Von Polizeikugel erschossen 17-Jähriger beigesetzt – Frankreich mobilisiert 45.000 Polizisten
Die Krawalle nach dem Tod eines 17-Jährigen in Frankreich ebben nicht ab. Der französische Präsident wird deshalb am Sonntag nicht nach Deutschland reisen.
Vier Tage nach dem Tod des 17-jährigen Nahel bei einer Polizeikontrolle bei Paris haben am Samstag Freunde und Verwandte von ihm Abschied genommen. Gegen Mittag begann laut der Tageszeitung "Le Parisien" eine Trauerfeier in der Moschee in Nanterre nahe Paris. Die Familie hatte sich gewünscht, dass keine Presse an der Trauerfeier und der anschließenden Beisetzung teilnehmen soll. Der Tod des Jugendlichen hatte landesweite Unruhen ausgelöst.
"Le Parisien" berichtete, dass gegen Mittag ein weißer Sarg in der Moschee aufgebahrt wurde. Rund um das Gebäude sei eine Sicherheitszone errichtet worden, zu der nur ausgewählte Personen Zutritt bekommen hätten. Die Zeitung "Le Figaro" schrieb, dass Hunderte Menschen an den Trauerfeierlichkeiten teilnahmen.
Polizist in Untersuchungshaft
Der 17-Jährige war am Dienstag in Nanterre am Steuer eines Autos von einer Motorradstreife gestoppt worden. Als der junge Mann plötzlich anfuhr, fiel ein tödlicher Schuss aus der Dienstwaffe eines Polizisten. Die Beamten hatten zunächst angegeben, der Jugendliche habe sie überfahren wollen. Erst als sich von Medien verifizierte Videobilder des Vorfalls in den sozialen Netzwerken verbreiteten, rückten sie von dieser Darstellung und der angeblichen Tötungsabsicht des Jugendlichen ab.
Der Polizist, der für seinen Tod verantwortlich gemacht wird, kam in Untersuchungshaft. Gegen ihn wurde ein förmliches Ermittlungsverfahren wegen Totschlags eingeleitet. Hier lesen Sie mehr dazu.
Über 1.300 Menschen festgenommen
Der Vorfall hatte eine Welle der Gewalt in Frankreich ausgelöst. In der vierten Nacht in Folge kam es von Freitag auf Samstag zu Randale mit Hunderten Festnahmen, Plünderungen und Brandanschlägen. Über 1.300 Menschen wurden festgenommen, das Innenministerium zählte 2.560 Brandherde auf öffentlichen Straßen. Laut Finanzminister Bruno Le Maire sind seit Dienstag mehr als 700 Läden, Supermärkte, Restaurants und Bankfilialen geplündert oder sogar zerstört worden.
Landesweit waren den Angaben zufolge in der Nacht auf Samstag 45.000 Polizisten im Einsatz. Auch für Samstagabend hat Innenminister Gerald Darmanin erneut den Einsatz von rund 45.000 Sicherheitskräften angekündigt.
Macron sagt Staatsbesuch in Deutschland ab
Frankreichs Präsident Emmanuel Macron sagte den geplanten Staatsbesuch aufgrund der Ausschreitungen ab. Eigentlich sollte Macron ab Sonntag für drei Tage nach Deutschland kommen. Es wäre der erste Staatsbesuch eines französischen Präsidenten in Deutschland seit 23 Jahren gewesen. Mehr dazu lesen Sie hier.

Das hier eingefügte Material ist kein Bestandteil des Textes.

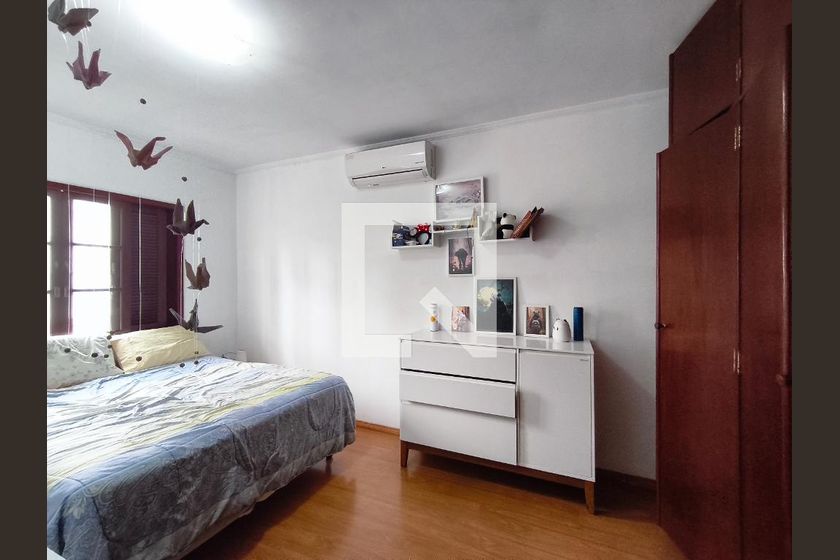 Casa, 3 quartos, 160 m² - Foto 15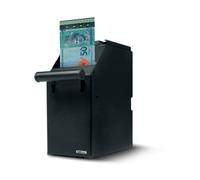 Safescan 4100 POS Safe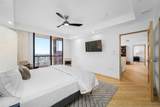 1 Beach Drive - Photo 57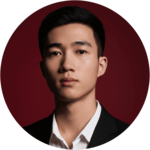 nguyennhatnam is swapping clothes online from 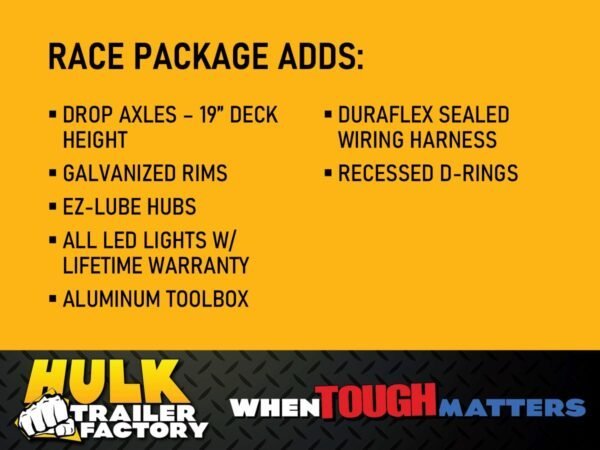 hulk-trailers-feature-sheet-020-600x450-1.jpg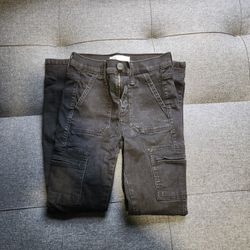 Junior Jeggings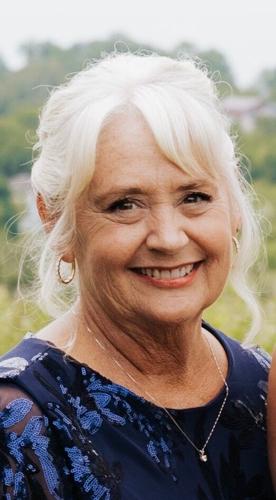 Kimberly Samuelson | Obituaries | willmarradio.com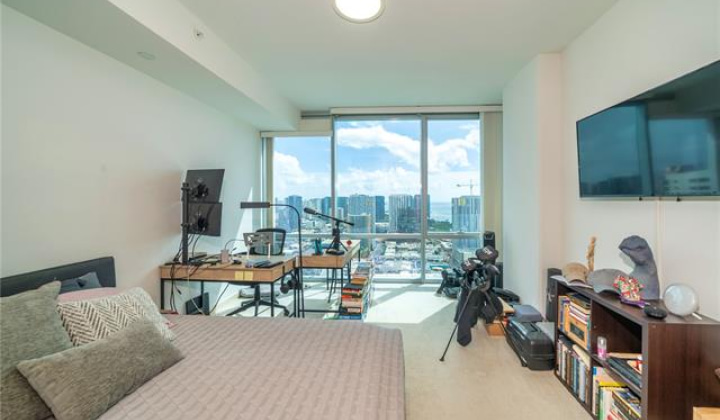 555 South Street,Honolulu,Hawaii,96813,2 Bedrooms Bedrooms,2 BathroomsBathrooms,Condo/Townhouse,South,40,18370686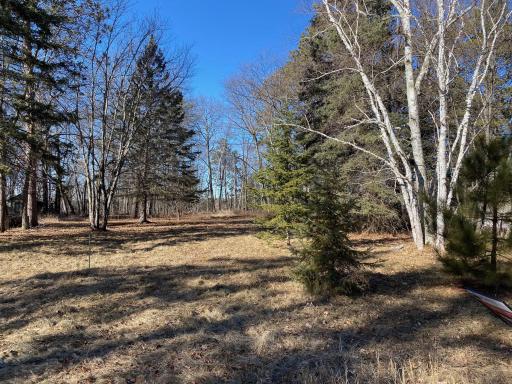 18100 526th Street, Mcgregor, MN 55760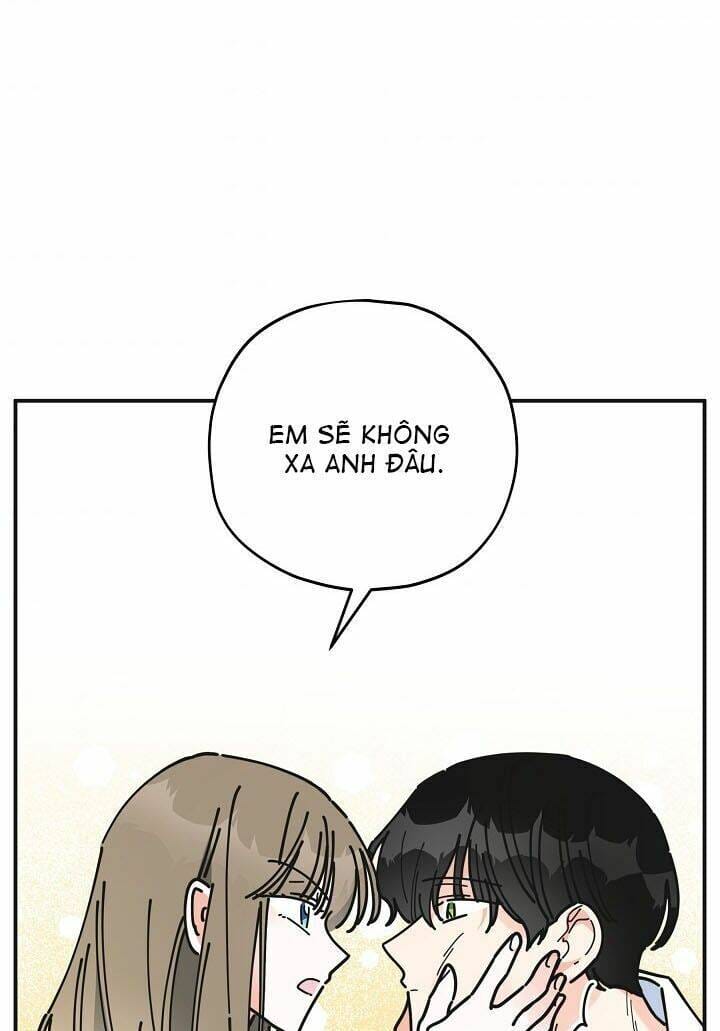 Truyện Tranh Người Hùng Của Ác Nữ - The Devil Lady’s Hero trang 6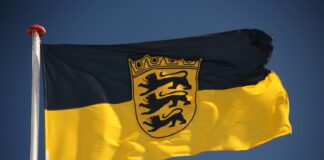 KI und Robotik: Kann ein Reallabor den Regulierungsdruck abfedern? KI und Robotik im Fokus: Kann ein Reallabor in Baden-Württemberg die Folgen der EU-KI-Regulierung für Unternehmen abfedern?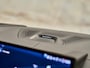 BMW X5 xDrive50e M Sport Pro, M stoelen, 4-wielbest., B&W, massage, CraftedClarity, pano, Merino, memory, 22", HUD, tr.haak, privacy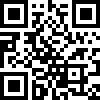 https://hi.abna24.com/xhj9Y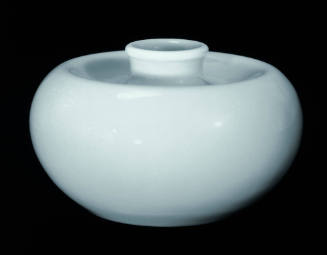 Water pot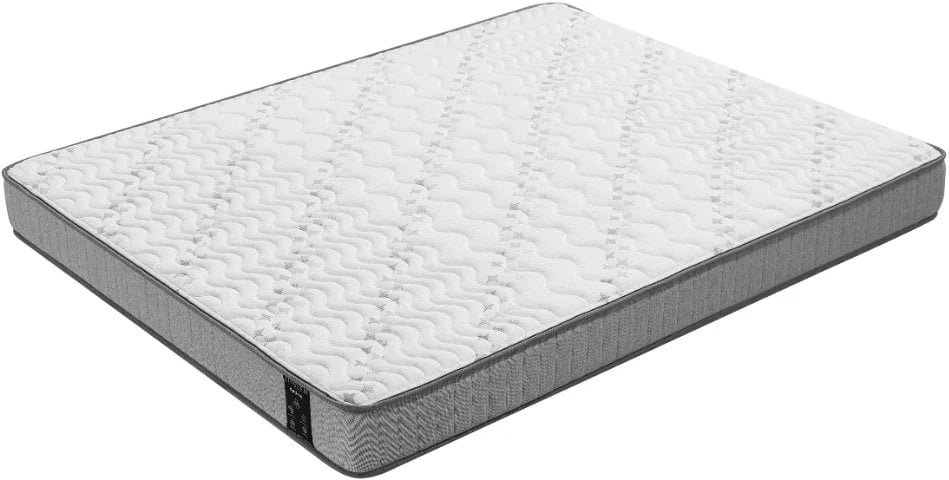 Materac Zikssen Optima 160x200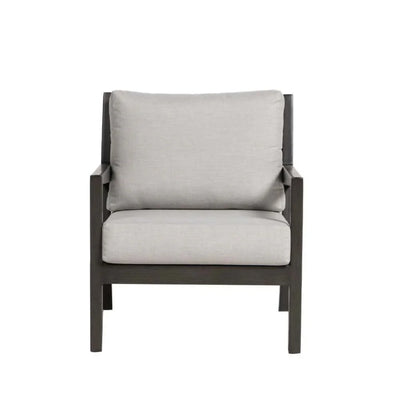 Lucia Club Chair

Da viele der Randalierer nach Angaben der Regierung sehr jung sind, appellierte Präsident Emmanuel Macron an das Verantwortungsbewusstsein der Eltern und machte die sozialen Medien für die Gewalteskalation verantwortlich. Macron selbst stand in der Kritik, weil er einen Tag nach dem Tod des 17-Jährigen und während der heftigen Proteste ein Konzert von Elton John besucht hatte.
Deutschland, Großbritannien und die USA riefen Bürger mit Reiseplänen in Frankreich wegen der Unruhen zur Vorsicht auf und aktualisierten ihre Sicherheitshinweise. Im Zusammenhang mit den Unruhen in Frankreich kam es auch in einigen französischen Überseegebieten zu Ausschreitungen.